Alors ce cinquantième anniversaire hautement significatif dans la vie de la jeune démocratie canadienne donnera- t-il lieu à de grandes manifestations populaires? Pas vraiment. Les nouvelles générations qui sont nées ici ou les immigrants arrivés depuis ne savent pas. Ils sont nés avec ces droits. Ils ignorent ce qu’il a fallu de luttes, de manifestations, de persévérance, ils ignorent les souffrances et les humiliations subies, ils ignorent leur propre histoire, ils ignorent comment ils sont devenus qui ils sont, confie Kevin, Canadien-Chinois de la sixième génération. On n’apprend pas cela à l’école. On n’en parle pas ouvertement dans les familles. Je tiens ce que je sais d’une conversation surprise par hasard quand j’étais enfant et des questions qu’elle a fait naitre en moi. Peut-être même ne tiennent-ils pas vraiment à savoir. Nous sommes très fiers, de culture. Personne n’aime se souvenir qu’il a été maltraité et considéré comme inférieur… Encore moins dans un passé si récent. Et quelle nation a envie de se souvenir qu’elle a maltraité d’autres peuples, qu’elle considérait comme inférieurs… dans un passé si récent…

————-

REPÈRES

1871
La Colombie-Britannique vote son rattachement à la Confédération. Les membres des Premières Nations constituent la majorité. Mais ils ne sont pas autorisés à se prononcer.

1872
Le code des électeurs de Colombie-Britannique refuse aux Chinois et aux Premières Nations le droit de vote dans la nouvelle province.

1907
L’assemblée législative de la Colombie-Britannique promulgue une loi qui retire le droit de vote aux ressortissants de l’Inde, d’ascendance non anglo-saxonne : des sujets britanniques de toujours se voient dépouillés de leur citoyenneté.

1927
La loi sur les indiens interdit de recueillir des fonds ou d’engager des avocats pour avancer des revendications de terres – dans les faits, on déniait même aux autochtones le droit d’être entendus par un tribunal.
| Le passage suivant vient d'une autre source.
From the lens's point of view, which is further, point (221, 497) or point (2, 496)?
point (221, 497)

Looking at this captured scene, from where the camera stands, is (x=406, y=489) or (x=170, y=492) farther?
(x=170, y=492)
1939-1945, deuxième guerre mondiale
Quelques cinq cents Canadiens-Chinois rejoignent les rangs de l’armée canadienne. Sikhs et autochtones les imitent. À leur retour, anciens combattants, leurs revendications sont bientôt satisfaites.

1947
À force de pressions locales et internationales, l’Acte d’exclusion est abrogé. Les Canadiens-Chinois, ainsi que les Sikhs et les autres communautés originaires d’Inde obtiennent le droit de vote aux élections fédérales et l’accès aux professions jusqu’alors interdites comme avocat, pharmacien et comptable. C’est Lester Pearson, alors ministre du travail et plus tard de la Paix, qui déposa ce projet de loi fondamental, avec sans-doute en tête la volonté d’affirmer la crédibilité du Canada, membre signataire de la Charte de l’ONU et de la Déclaration des Droits de l’Homme, initiative canadienne en elle-même.

1948
Le Gouvernement étend le droit de vote à tous les Canadiens-Japonais.

27 juin 1949
Pour la première fois, les minorités «visibles» canadiennes votent lors d’élections fédérales. La Colombie-Britannique accorde au Canadiens-Chinois le droit de vote au niveau provincial.

1957
Douglas Jung est le premier Canadien-Chinois élu au Parlement et devient le représentant du Canada aux Nations Unies. La première fois qu’il siège à l’ONU, un huissier lui dit qu’il a du faire erreur : « Ce siège est celui du représentant Canadien, Monsieur. » « Je suis le représentant canadien. » répond-t-il au grand embarras de l’huissier déconcerté.

1960
Les Amérindiens obtiennent le droit de vote aux élections fédérales.

1995
Le gouvernement fédéral reconnait aux Premières Nations le droit de s’auto-gouverner.